What is expected – Render the lines of the items below as a Markdown table, from the line containing "How great a" through the end of the items, with a column titled Entry numbering the rows and a column titled Content holding each line. Leave out blank lines.

Records –
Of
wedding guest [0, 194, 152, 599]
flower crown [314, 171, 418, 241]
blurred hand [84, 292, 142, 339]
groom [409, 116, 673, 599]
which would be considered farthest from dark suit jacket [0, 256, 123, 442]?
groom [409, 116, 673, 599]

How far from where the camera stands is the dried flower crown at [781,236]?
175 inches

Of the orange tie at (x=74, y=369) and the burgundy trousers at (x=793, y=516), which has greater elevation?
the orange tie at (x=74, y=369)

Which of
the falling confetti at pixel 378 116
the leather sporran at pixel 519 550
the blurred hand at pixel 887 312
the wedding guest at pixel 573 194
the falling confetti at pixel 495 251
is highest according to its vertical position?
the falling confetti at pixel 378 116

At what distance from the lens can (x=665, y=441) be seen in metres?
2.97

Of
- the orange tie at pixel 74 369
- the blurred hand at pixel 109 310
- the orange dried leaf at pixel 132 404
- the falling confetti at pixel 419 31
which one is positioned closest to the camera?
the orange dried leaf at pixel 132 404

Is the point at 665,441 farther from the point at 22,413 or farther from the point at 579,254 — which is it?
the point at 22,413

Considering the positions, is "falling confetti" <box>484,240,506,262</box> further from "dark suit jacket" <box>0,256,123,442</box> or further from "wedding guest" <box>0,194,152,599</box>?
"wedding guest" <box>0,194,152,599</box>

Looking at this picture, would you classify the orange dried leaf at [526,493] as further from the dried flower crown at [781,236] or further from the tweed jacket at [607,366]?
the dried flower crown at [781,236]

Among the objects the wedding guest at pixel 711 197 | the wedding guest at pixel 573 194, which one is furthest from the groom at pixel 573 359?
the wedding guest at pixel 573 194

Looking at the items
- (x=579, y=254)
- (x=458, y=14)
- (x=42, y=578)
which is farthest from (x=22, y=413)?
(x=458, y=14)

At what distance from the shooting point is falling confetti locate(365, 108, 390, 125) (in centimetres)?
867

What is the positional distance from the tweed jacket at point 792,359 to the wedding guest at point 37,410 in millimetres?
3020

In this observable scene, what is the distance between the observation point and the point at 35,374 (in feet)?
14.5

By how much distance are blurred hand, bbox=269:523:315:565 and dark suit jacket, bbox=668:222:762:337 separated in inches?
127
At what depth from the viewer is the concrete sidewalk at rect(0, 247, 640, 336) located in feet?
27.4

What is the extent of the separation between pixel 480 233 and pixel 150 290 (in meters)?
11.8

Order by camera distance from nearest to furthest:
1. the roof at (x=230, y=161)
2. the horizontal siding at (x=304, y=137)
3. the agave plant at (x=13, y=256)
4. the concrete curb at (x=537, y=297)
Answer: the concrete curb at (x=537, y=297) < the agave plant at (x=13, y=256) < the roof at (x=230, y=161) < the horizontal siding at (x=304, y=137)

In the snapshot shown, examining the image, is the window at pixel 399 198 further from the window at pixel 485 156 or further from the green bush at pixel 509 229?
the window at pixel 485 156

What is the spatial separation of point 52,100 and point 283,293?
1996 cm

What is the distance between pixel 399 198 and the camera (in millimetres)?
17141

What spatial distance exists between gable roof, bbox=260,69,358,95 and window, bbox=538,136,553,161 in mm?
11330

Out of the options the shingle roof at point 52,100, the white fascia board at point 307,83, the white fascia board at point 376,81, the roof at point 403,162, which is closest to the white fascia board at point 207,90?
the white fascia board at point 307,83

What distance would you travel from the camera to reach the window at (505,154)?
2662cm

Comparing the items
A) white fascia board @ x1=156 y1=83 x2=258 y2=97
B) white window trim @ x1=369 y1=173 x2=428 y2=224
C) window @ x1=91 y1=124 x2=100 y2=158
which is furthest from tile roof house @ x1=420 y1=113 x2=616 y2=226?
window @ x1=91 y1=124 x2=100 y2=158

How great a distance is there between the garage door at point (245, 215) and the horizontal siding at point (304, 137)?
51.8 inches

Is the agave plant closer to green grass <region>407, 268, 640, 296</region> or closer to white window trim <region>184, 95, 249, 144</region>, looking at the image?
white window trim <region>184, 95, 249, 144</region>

Solution to this problem –
| Entry | Content |
|---|---|
| 1 | How great a distance is there between the garage door at point (245, 215) and the horizontal siding at point (304, 137)? |
| 2 | 51.8 inches |
| 3 | Is the agave plant closer to green grass <region>407, 268, 640, 296</region> or closer to white window trim <region>184, 95, 249, 144</region>, looking at the image? |
| 4 | white window trim <region>184, 95, 249, 144</region> |